In a survey of 257 unrelated prostate cancer cases and 355 healthy unrelated controls, 25 cases and 13 controls were heterozygous or homozygous for this variant.
Another study tries to split people up by age of onset … they find no significant association between A541T and prostate cancer. Control+ (with A/T or T/T genotype): 22, control-: 435. <=55 years of age case+: 18, case-: 226. >55 years case+: 10, case-: 156. Neither the age-related or combined numbers of cases are significantly enriched for the variant.
This meta-analysis says it’s real. The last author is first author in a previous study that supported this variant as pathogenic.
This meta-analysis combines some of their own data with other studies and concludes that the variant is not pathogenic.
A study in African American families did not find a correlation between A541T and prostate cancer in sporadic cases (possibly because the variant was quite rare). Sporadic cases: T/T: 0, A/T: 2, A/A: 153. Familial cases: T/T: 0, A/T: 0, A/A: 88. Controls: T/T: 0, A/T: 5, A/A: 291. The combined numbers are used.

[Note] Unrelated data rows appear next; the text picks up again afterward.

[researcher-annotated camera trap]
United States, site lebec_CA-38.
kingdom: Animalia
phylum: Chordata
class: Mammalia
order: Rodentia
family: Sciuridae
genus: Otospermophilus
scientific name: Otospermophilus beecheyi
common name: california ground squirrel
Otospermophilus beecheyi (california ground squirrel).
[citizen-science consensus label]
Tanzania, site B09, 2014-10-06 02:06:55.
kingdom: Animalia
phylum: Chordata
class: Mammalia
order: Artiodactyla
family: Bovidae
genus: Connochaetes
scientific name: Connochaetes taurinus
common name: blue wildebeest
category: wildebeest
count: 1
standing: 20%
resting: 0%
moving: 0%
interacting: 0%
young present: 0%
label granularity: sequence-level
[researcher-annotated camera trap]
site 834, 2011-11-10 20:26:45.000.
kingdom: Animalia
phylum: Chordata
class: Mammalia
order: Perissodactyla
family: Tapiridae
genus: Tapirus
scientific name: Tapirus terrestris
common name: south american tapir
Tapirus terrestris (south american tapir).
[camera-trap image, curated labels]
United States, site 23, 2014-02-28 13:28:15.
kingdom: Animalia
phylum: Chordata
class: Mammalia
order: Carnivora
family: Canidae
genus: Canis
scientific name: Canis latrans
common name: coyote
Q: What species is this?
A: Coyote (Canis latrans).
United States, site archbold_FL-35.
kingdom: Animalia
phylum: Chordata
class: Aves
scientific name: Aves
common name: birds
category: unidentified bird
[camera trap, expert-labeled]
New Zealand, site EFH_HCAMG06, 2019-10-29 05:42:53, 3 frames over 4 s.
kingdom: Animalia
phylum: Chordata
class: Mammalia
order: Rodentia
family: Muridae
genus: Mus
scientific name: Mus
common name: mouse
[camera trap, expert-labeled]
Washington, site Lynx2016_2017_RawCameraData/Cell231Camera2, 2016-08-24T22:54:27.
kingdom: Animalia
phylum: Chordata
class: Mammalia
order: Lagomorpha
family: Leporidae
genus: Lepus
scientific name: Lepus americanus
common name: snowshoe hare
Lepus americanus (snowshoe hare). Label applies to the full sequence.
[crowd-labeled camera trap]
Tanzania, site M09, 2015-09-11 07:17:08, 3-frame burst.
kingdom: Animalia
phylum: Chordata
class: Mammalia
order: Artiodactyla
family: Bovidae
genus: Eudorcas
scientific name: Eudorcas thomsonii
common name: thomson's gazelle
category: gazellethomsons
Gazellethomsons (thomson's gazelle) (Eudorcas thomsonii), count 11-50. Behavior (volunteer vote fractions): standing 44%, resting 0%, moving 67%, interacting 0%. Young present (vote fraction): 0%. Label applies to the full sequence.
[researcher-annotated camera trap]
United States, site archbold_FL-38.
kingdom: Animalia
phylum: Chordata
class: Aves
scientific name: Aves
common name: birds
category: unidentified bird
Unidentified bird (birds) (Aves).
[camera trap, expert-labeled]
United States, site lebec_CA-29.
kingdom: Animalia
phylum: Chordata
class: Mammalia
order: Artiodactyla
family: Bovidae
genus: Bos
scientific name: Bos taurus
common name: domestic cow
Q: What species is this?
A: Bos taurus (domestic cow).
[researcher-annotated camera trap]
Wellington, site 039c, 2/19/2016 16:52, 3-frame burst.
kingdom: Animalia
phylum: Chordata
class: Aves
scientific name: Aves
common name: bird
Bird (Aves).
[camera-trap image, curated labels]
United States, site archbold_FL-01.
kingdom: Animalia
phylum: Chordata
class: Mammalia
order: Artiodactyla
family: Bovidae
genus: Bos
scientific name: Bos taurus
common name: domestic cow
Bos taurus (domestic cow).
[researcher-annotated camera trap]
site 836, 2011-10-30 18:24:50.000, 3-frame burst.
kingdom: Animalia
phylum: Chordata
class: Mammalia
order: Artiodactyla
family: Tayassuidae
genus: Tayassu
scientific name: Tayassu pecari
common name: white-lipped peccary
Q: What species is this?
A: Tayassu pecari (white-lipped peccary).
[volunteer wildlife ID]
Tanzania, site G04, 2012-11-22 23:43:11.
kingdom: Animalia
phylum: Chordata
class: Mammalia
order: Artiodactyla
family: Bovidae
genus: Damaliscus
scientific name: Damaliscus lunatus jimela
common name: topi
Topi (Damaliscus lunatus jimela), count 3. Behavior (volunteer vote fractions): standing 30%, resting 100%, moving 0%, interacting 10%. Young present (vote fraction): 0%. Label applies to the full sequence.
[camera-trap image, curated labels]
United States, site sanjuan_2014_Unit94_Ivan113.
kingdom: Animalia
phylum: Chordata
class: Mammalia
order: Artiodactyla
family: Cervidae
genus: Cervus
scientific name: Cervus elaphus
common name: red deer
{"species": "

The most recent meta-analysis of ELAC2 polymorphisms Ser217Leu and Ala541Thr, this concludes that these are associated with prostate cancer and may be “low-penetrance susceptibility markers of prostate cancer”. They note that there is publication bias for results supporting pathogenicity (p = 0.011) but that no single paper is necessary for their conclusion of pathogenicity (ie removal of any single paper doesn’t change this result).
Their combined analysis has an odds ratio of 1.22 with a 95% confidence interval 1.00 to 1.48. (An odds ratio of 1.00 would be expected if a variant has no pathogenic effect, so this is barely meeting a significance cutoff.)